Trens e metrôs carregam e descarregam gentes. Ouvimos somente os
gemidos, suspiros femininos num crescendo. Molas rangem, contrastando com
as respirações. Pelos sons, um homem e uma mulher que agonizam,
num ritual sagrado em que dois corpos se transformam numa única
alma.
2. JANELA DO PRESÍDIO/EXT/DIA
No meio do caos a câmara vai recortando suavemente
as grades que desenham uma das janelas do Carandiru. Ouvimos as respirações,
num crescendo.
3. CORREDOR DO PRESÍDIO/INT/DIA
Centenas de homens.

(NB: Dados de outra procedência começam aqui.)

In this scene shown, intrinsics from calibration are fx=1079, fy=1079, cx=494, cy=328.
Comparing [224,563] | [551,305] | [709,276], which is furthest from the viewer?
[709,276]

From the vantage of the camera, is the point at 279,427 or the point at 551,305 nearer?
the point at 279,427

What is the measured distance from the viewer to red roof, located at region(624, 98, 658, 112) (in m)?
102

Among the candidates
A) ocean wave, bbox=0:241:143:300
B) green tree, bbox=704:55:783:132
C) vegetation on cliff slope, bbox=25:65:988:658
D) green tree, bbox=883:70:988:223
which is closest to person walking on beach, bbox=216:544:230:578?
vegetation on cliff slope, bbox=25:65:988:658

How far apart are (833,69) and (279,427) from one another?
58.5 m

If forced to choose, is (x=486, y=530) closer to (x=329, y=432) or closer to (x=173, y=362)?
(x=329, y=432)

Suados, sem camisa, agarrados, outros
amarrados às grades acompanham os sons que aumentam. Olhos arregalados,
embrutecidos, expressões que beiram a loucura.
4. CELA/INT/DIA
Gemidos aumentam de intensidade. Dezenas de homens em
estado de serenidade, sentados, outros de pé, outros empoleirados
nas grades, quase em transe, em completo silêncio. Uma divisória
improvisada com um cobertor velho e furado os separa do casal de amantes.
5. DIVISÓRIA DOS AMANTES/INT/DIA
Tudo completamente branco denotando uma infinita pureza.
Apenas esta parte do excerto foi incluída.